== WHAT NEEDS TO BE DONE ==
Nothing in the data is to be left out; copy it exactly.
··· DATA TO USE
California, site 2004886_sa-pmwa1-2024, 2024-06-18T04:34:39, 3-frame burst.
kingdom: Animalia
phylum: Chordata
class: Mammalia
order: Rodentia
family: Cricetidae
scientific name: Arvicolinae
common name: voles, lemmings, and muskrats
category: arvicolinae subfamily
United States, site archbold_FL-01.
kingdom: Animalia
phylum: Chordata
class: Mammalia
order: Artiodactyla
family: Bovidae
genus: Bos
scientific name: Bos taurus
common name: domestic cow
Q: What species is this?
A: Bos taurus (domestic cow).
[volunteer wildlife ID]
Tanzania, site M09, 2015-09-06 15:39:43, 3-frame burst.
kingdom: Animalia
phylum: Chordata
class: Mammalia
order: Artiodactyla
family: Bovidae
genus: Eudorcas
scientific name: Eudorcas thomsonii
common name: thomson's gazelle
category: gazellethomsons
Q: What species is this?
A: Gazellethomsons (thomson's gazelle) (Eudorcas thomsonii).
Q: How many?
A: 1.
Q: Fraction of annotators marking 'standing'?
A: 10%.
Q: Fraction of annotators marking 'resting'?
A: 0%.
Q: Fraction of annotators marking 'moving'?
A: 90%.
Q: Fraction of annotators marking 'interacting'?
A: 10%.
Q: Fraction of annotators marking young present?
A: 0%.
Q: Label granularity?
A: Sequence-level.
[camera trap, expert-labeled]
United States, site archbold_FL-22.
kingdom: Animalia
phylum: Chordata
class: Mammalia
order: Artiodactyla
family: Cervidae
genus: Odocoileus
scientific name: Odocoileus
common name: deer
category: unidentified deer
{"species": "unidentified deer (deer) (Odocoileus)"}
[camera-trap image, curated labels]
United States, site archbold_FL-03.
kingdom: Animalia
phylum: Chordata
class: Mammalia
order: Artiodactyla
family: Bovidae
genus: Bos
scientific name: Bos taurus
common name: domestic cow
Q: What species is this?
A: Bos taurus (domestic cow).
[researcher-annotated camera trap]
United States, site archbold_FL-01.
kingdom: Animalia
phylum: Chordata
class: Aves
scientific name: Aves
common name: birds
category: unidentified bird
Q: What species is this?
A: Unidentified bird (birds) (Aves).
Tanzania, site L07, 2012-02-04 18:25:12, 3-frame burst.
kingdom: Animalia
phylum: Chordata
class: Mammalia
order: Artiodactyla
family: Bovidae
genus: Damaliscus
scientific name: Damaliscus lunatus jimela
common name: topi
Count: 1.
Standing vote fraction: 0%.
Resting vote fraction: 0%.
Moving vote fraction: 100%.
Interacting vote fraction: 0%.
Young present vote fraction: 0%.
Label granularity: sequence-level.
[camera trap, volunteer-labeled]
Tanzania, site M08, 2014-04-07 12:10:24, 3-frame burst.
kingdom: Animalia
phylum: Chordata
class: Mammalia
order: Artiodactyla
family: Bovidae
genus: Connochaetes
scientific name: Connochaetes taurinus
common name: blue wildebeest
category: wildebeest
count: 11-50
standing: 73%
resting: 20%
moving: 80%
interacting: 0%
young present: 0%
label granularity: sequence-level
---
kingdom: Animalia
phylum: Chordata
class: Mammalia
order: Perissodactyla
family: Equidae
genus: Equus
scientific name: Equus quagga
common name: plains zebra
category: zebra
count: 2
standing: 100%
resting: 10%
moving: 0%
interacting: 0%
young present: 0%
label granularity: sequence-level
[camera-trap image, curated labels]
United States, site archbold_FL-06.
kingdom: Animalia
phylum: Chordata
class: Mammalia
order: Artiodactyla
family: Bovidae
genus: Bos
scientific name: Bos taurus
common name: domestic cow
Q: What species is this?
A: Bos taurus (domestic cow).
······
== ANSWER SPACE ==
California, site 2004886_sa-pmwa1-2024, 2024-06-18T04:34:39, 3-frame burst.
kingdom: Animalia
phylum: Chordata
class: Mammalia
order: Rodentia
family: Cricetidae
scientific name: Arvicolinae
common name: voles, lemmings, and muskrats
category: arvicolinae subfamily
United States, site archbold_FL-01.
kingdom: Animalia
phylum: Chordata
class: Mammalia
order: Artiodactyla
family: Bovidae
genus: Bos
scientific name: Bos taurus
common name: domestic cow
Q: What species is this?
A: Bos taurus (domestic cow).
[volunteer wildlife ID]
Tanzania, site M09, 2015-09-06 15:39:43, 3-frame burst.
kingdom: Animalia
phylum: Chordata
class: Mammalia
order: Artiodactyla
family: Bovidae
genus: Eudorcas
scientific name: Eudorcas thomsonii
common name: thomson's gazelle
category: gazellethomsons
Q: What species is this?
A: Gazellethomsons (thomson's gazelle) (Eudorcas thomsonii).
Q: How many?
A: 1.
Q: Fraction of annotators marking 'standing'?
A: 10%.
Q: Fraction of annotators marking 'resting'?
A: 0%.
Q: Fraction of annotators marking 'moving'?
A: 90%.
Q: Fraction of annotators marking 'interacting'?
A: 10%.
Q: Fraction of annotators marking young present?
A: 0%.
Q: Label granularity?
A: Sequence-level.
[camera trap, expert-labeled]
United States, site archbold_FL-22.
kingdom: Animalia
phylum: Chordata
class: Mammalia
order: Artiodactyla
family: Cervidae
genus: Odocoileus
scientific name: Odocoileus
common name: deer
category: unidentified deer
{"species": "unidentified deer (deer) (Odocoileus)"}
[camera-trap image, curated labels]
United States, site archbold_FL-03.
kingdom: Animalia
phylum: Chordata
class: Mammalia
order: Artiodactyla
family: Bovidae
genus: Bos
scientific name: Bos taurus
common name: domestic cow
Q: What species is this?
A: Bos taurus (domestic cow).
[researcher-annotated camera trap]
United States, site archbold_FL-01.
kingdom: Animalia
phylum: Chordata
class: Aves
scientific name: Aves
common name: birds
category: unidentified bird
Q: What species is this?
A: Unidentified bird (birds) (Aves).
Tanzania, site L07, 2012-02-04 18:25:12, 3-frame burst.
kingdom: Animalia
phylum: Chordata
class: Mammalia
order: Artiodactyla
family: Bovidae
genus: Damaliscus
scientific name: Damaliscus lunatus jimela
common name: topi
Count: 1.
Standing vote fraction: 0%.
Resting vote fraction: 0%.
Moving vote fraction: 100%.
Interacting vote fraction: 0%.
Young present vote fraction: 0%.
Label granularity: sequence-level.
[camera trap, volunteer-labeled]
Tanzania, site M08, 2014-04-07 12:10:24, 3-frame burst.
kingdom: Animalia
phylum: Chordata
class: Mammalia
order: Artiodactyla
family: Bovidae
genus: Connochaetes
scientific name: Connochaetes taurinus
common name: blue wildebeest
category: wildebeest
count: 11-50
standing: 73%
resting: 20%
moving: 80%
interacting: 0%
young present: 0%
label granularity: sequence-level
---
kingdom: Animalia
phylum: Chordata
class: Mammalia
order: Perissodactyla
family: Equidae
genus: Equus
scientific name: Equus quagga
common name: plains zebra
category: zebra
count: 2
standing: 100%
resting: 10%
moving: 0%
interacting: 0%
young present: 0%
label granularity: sequence-level
[camera-trap image, curated labels]
United States, site archbold_FL-06.
kingdom: Animalia
phylum: Chordata
class: Mammalia
order: Artiodactyla
family: Bovidae
genus: Bos
scientific name: Bos taurus
common name: domestic cow
Q: What species is this?
A: Bos taurus (domestic cow).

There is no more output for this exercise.